MUDANÇAS - Consultório não é adequado para atos invasivos
O diretor do Departamento de Fiscalização do Exercício Profissional do CRM, Luiz Ernesto Pujol, antecipa que será descartado
o uso de consultórios para a realização de cirurgias plásticas. Ele afirma que existem evidências de abusos cometidos, como
clínicas consideradas inadequadas para a prática de atos invasivos que mudam com freqüência de endereço, para fugir da fiscalização.
O diretor também adianta que as clínicas terão obrigatoriamente de contar com o suporte de uma unidade hospitalar aparelhada
para situações emergenciais.
A falta de estrutura nas clínicas preocupa. Dois dos casos de morte até então não divulgados aconteceram num mesmo local
em Curitiba. Nenhum problema foi registrado em hospitais. Pujol acredita que será possível criar um serviço de certificação
da área de cirurgia plástica. Dados do Departamento Jurídico do CRM mostram que o número de sindicâncias devido a denúncias
relacionadas à cirurgia plástica mais do que dobrou neste ano. Até meados de novembro tinham sido 25 sindicâncias. Em 2005
, foram 11.
DEPOIMENTO - Pacientes falam dos sucessos e das frustrações
Andréia Luciane Fogaça Fontoura, 34 anos, exigiu do marido o pagamento de uma promessa: fazer plástica para tirar as marcas
da segunda gravidez - condição imposta antes da gestação. Em agosto do ano passado, ela entrou no centro cirúrgico para fazer
lipoescultura e abdome. "Achei que ia doer bem mais", conta a gerente comercial, que não se arrepende de nada. "Ficou show
de bola. Se tivesse de fazer de novo, faria", comenta. Andréia relata que estava com a auto-estima baixa e que nem pensava
em freqüentar praia e piscina, atividades de que tanto gostava. A recauchutagem custou R$ 8 mil.

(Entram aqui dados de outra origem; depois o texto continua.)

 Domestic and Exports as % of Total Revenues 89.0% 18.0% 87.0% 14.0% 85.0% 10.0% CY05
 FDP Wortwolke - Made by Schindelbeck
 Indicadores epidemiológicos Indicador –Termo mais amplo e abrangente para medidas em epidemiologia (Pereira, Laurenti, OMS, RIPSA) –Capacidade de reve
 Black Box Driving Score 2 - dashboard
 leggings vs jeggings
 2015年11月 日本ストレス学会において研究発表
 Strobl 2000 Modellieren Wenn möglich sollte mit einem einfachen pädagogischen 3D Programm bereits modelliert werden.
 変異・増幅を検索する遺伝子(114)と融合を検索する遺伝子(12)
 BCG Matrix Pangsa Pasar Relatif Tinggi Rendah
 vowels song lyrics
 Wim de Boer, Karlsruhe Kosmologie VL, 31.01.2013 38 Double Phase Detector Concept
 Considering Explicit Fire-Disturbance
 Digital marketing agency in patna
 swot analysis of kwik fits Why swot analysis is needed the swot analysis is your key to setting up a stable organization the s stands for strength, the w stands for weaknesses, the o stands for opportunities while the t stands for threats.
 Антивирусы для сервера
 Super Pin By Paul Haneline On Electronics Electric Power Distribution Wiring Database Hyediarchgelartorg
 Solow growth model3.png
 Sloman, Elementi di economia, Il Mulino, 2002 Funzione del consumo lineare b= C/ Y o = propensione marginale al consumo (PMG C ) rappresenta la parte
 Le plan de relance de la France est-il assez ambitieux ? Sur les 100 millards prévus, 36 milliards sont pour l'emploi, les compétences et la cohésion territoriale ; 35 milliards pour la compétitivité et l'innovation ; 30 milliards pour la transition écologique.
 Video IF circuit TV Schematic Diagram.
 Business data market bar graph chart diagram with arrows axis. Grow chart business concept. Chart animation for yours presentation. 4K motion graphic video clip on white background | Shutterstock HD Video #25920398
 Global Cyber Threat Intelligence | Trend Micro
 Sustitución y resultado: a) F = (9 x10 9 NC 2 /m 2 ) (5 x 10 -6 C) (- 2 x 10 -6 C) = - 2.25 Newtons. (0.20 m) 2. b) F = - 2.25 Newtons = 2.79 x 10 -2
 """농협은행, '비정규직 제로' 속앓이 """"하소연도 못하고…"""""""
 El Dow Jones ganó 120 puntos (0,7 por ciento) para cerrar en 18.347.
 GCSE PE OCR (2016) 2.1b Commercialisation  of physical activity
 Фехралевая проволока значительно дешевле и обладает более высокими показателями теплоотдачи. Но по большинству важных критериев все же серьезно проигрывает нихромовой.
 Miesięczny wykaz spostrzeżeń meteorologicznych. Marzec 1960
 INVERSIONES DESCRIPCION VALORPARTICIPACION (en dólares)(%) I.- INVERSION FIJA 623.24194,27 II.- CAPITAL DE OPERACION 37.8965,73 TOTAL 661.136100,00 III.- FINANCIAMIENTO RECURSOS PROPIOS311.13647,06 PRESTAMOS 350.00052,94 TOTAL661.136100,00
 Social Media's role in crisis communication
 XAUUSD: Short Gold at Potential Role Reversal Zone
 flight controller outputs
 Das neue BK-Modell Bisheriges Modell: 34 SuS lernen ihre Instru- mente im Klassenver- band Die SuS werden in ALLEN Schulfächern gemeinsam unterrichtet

Já para a estilista E.F., 28 anos, o resultado da cirurgia mamária não foi o que ela esperava. Há duas semanas ela retirou
as próteses de silicone que colocou no ano passado. Sentia-se gorda, desproporcional e ainda tinha queixas de dor nas costas
e nos seios. "Comecei a sentir que pesava", conta. Mas não foi isso que a fez temer o bisturi. Ela já havia feito lipoaspiração
e agora fez preenchimento de lábios. "Até completar 30 anos, acho que vou ter feito mais", comenta.
MEDICINA - Trâmite
Saiba como são encaminhadas as denúncias e as investigações aos conselhos regionais de medicina:
- Qualquer pessoa que se sentir lesada por um médico pode apresentar denúncia ao CRM. Para tanto, deve enviá-la por escrito
e assiná-la (o órgão não aceita denúncias anônimas). Mais informações pelo telefone (41) 3240-4000.
- Além dos pacientes, as denúncias chegam ao CRM por meio da Comissão de Ética Médica de cada hospital, do diretor clínico,
de delegados de polícia, juízes ou promotores. A partir delas, o conselho abre uma sindicância para ouvir as partes e apurar
responsabilidades.
- A entidade também pode abrir investigação por conta própria, a partir de casos veiculados nos meios de comunicação.
- Ouvidas as partes, o conselheiro responsável pela sindicância decide se é aberto ou não um processo ético-profissional
contra o denunciado. Nesse ponto se inicia o julgamento.
- O CRM julga a ética profissional. Nos casos de responsabilidade civil ou criminal, a denúncia é encaminhada ao Ministério
Público ou à polícia.
Fonte: Conselho Regional de Medicina do Paraná.
A matéria acima foi escrita pela jornalista Katia Brembatti, do jornal Gazeta do Povo e publicada no dia 30
de dezembro de 2006.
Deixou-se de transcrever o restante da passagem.